§ **Task instructions**
[A] Translate this sentence from the text on exploration geophysics into Spanish: "He began his career in 1971 as a processing geophysicist at Chevron Geophysical."
[B] In the listing, switch "camera" to "viewer" in the lines starting at the one containing "Which element out of" and ending at the one containing "Answer: the valley". Return only those lines.

§ **Given text**
The term “exploration geophysics” is becoming almost a misnomer in North America, given the focus on unconventional reservoirs, and how seismic methods are being used in these plays to develop rather than find reservoirs. With seismic reflection data being applied across the board in a variety of ways and at different resolutions in unconventional development programs, operators are combining 3-D seismic with data from other disciplines into a single integrated subsurface model. Fully leveraging the new sets of statistical and analytical tools to make better predictions from integrated multidisciplinary datasets is crucial to reducing drilling and completion risk and improving operational decision making. Multidimensional classifiers and attribute selection lists using principal component analysis and independent component analysis can be used with geophysical, geological, engineering, petrophysical and other attributes to create general-purpose multidisciplinary tools of benefit to all oil and gas company departments and disciplines. As noted, the integrated models used in resource plays increasingly are based on statistics, so any evaluation to develop the models also needs to be statistical. In the future, a basic part of conducting a successful analysis will be the ability to understand statistical data and how the data can be organized to build more tightly integrated models. And if oil and gas companies require more integrated interpretations, it follows that interpreters will have to possess more integrated skills and knowledge. The geoscientist of tomorrow may need to be more of a multidisciplinary professional with the blended capabilities of a geologist, geophysicist, engineer and applied statistician. But whether a geoscientist is exploring, appraising or developing reservoirs, he or she only can be as good as the prediction of the final model. By applying technologies such as machine learning and multiattribute analysis during the workup, interpreters can use their creative energies to extract more knowledge from their data and make more knowledgeable predictions about undrilled locations.
THOMAS A. SMITH is president and chief executive officer of Geophysical Insights, which he founded in 2008 to develop machine learning processes for multiattribute seismic analysis. Smith founded Seismic Micro-Technology in 1984, focused on personal computer-based seismic interpretation. He began his career in 1971 as a processing geophysicist at Chevron Geophysical. Smith is a recipient of the Society of Exploration Geophysicists’ Enterprise Award, Iowa State University’s Distinguished Alumni Award and the University of Houston’s Distinguished Alumni Award for Natural Sciences and Mathematics. He holds a B.S. and an M.S. in geology from Iowa State, and a Ph.D. in geophysics from the University of Houston.

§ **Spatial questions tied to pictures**
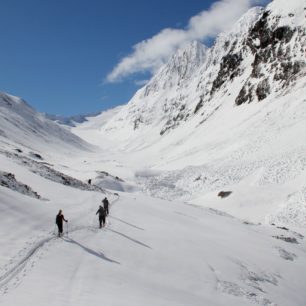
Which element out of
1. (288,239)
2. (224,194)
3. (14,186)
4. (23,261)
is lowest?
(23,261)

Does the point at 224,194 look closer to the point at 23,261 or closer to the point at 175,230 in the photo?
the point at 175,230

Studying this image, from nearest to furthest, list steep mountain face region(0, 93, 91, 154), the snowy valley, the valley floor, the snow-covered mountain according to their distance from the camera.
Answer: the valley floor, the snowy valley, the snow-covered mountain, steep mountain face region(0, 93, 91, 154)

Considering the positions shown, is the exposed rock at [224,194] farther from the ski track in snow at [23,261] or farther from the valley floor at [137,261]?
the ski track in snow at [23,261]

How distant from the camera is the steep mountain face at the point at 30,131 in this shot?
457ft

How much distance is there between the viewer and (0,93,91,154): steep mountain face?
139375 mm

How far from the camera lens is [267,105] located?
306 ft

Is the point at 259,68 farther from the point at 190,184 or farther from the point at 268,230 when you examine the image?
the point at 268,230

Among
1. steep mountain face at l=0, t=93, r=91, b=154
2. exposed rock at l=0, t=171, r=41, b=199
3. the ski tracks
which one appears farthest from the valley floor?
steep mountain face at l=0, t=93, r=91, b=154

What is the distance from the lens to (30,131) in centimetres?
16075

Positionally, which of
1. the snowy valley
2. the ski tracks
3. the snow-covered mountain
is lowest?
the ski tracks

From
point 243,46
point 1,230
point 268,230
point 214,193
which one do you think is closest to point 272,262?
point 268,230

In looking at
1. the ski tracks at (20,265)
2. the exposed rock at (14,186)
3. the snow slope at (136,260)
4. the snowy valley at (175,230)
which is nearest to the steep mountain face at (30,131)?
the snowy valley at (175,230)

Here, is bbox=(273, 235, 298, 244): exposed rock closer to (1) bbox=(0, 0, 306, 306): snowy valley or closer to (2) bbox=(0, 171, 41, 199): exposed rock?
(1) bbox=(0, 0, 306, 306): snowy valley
==
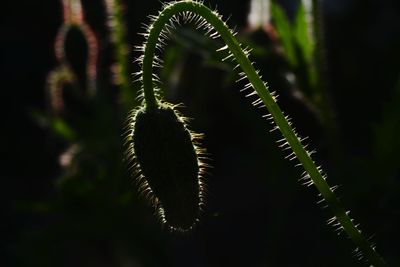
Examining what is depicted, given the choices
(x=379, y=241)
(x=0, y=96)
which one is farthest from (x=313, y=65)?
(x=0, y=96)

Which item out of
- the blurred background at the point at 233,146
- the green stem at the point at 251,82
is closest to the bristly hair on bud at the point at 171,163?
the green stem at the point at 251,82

§ **Answers for the tasks**
[A] Comenzó su carrera en 1971 como geofísico de procesamiento en Chevron Geophysical.

[B]
Which element out of
1. (288,239)
2. (224,194)
3. (14,186)
4. (23,261)
is lowest?
(23,261)

Does the point at 224,194 look closer to the point at 23,261 or closer to the point at 175,230 in the photo?
the point at 175,230

Studying this image, from nearest to furthest, list steep mountain face region(0, 93, 91, 154), the snowy valley, the valley floor, the snow-covered mountain according to their distance from the viewer.
Answer: the valley floor, the snowy valley, the snow-covered mountain, steep mountain face region(0, 93, 91, 154)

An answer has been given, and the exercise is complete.